Closing the Teach For America Blogging Gap
Mar 30 2010

Guilty Until Proven Innocent

The people I work with have very mixed feelings and varied analyses of our kids, but pretty much everyone agrees on one thing. (So please forgive the coming generalizations, because apparently this is commonly agreed upon.) Since the first day of school, I’ve been told constantly that these kids will not trust you completely until you’ve been around for awhile. They are so used to being left by others because even their parents, who children are supposed to rely upon, are often missing, dead, in prison, or deported. They move often, their friends move often, and their lives are constantly changing. By middle school, they’ve learned not to open up to people who are likely to just disappear.

When I was in middle school, I was taught by a team of 4 middle-aged women who had been there forever and would be there forever after I left. We loved them, trusted them, and knew we could go back and find them there later. I took that for granted. In my current school, the entire staff is young because no one stays long. I’m at least the third 8th grade math teacher in three years. One of our classes has had three official teachers (and numerous subs) this year alone. The kids know from experience that I might not be here next year, and so they’re reluctant to open up to another adult on the verge of vanishing.  I never realized that starting new would bring that type of challenges, but it finally sank in when I met with my assistant principal about Period 3. He told me that I had been doomed from the start in part because these kids were never going to trust a new person for the first year, and there was absolutely nothing I could do about it except wait for next year. Unfortunately, I’m guilty until proven innocent on this one.

I’ve noticed that as the kids feel themselves start to like me (during a fun class, in afterschool tutoring, even just as the year wears on), they will suddenly ask if I’ll be here next year. When I say yes, they look relieved and tell me they’ll come visit. One of my biggest behavior problems actually said, “Wow, you’re a survivor! You’re really going to stick this out?”

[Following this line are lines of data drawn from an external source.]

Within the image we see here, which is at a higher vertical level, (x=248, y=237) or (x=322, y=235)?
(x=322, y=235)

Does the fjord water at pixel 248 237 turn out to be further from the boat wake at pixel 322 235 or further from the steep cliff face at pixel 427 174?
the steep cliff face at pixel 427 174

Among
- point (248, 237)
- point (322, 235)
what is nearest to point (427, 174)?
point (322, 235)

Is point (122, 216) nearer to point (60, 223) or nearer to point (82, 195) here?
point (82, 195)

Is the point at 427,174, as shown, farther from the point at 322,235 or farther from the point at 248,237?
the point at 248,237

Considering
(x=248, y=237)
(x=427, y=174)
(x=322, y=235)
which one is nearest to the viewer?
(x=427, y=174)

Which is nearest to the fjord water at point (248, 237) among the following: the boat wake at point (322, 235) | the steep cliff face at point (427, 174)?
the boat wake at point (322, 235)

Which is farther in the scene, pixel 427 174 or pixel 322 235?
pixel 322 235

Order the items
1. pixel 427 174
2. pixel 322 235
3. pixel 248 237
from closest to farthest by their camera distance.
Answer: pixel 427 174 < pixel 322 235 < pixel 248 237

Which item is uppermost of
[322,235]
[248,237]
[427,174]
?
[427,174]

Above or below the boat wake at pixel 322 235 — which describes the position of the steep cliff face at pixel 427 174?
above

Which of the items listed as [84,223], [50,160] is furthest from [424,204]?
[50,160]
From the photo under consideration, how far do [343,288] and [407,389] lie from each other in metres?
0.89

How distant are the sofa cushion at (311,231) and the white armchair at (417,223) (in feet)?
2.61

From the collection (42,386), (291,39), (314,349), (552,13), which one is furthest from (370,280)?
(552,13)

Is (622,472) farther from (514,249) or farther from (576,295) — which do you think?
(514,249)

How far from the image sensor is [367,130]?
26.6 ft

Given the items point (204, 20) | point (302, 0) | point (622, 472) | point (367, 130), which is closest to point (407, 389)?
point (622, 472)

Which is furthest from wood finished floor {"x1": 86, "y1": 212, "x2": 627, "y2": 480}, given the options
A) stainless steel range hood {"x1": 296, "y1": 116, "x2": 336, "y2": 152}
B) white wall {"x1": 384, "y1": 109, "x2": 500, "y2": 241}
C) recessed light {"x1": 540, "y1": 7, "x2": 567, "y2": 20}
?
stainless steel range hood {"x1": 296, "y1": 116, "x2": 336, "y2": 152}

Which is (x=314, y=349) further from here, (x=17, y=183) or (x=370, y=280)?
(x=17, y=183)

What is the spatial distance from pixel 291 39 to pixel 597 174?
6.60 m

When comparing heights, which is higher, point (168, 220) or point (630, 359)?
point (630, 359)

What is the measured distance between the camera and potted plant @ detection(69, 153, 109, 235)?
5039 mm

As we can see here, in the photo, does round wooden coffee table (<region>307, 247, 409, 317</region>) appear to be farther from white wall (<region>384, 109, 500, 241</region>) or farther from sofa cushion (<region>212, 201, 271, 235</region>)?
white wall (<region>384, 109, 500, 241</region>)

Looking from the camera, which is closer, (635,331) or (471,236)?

You’d think 8th graders wouldn’t care where I’m going next year, but apparently consistency is more important than I ever realized. I’m excited for the difference everyone promises I’ll see next year, when my new students will be used to seeing me around and won’t be worried that I’ll abandon them midyear. That could be very nice.

One Response

  1. Ms. L

    It also helps that your students for next year already hear about how hard and scary you are from their 7th grade teacher. And when they see you kick out kids into the 7th grade class, it puts the fear of god (or 8th grade math) in them.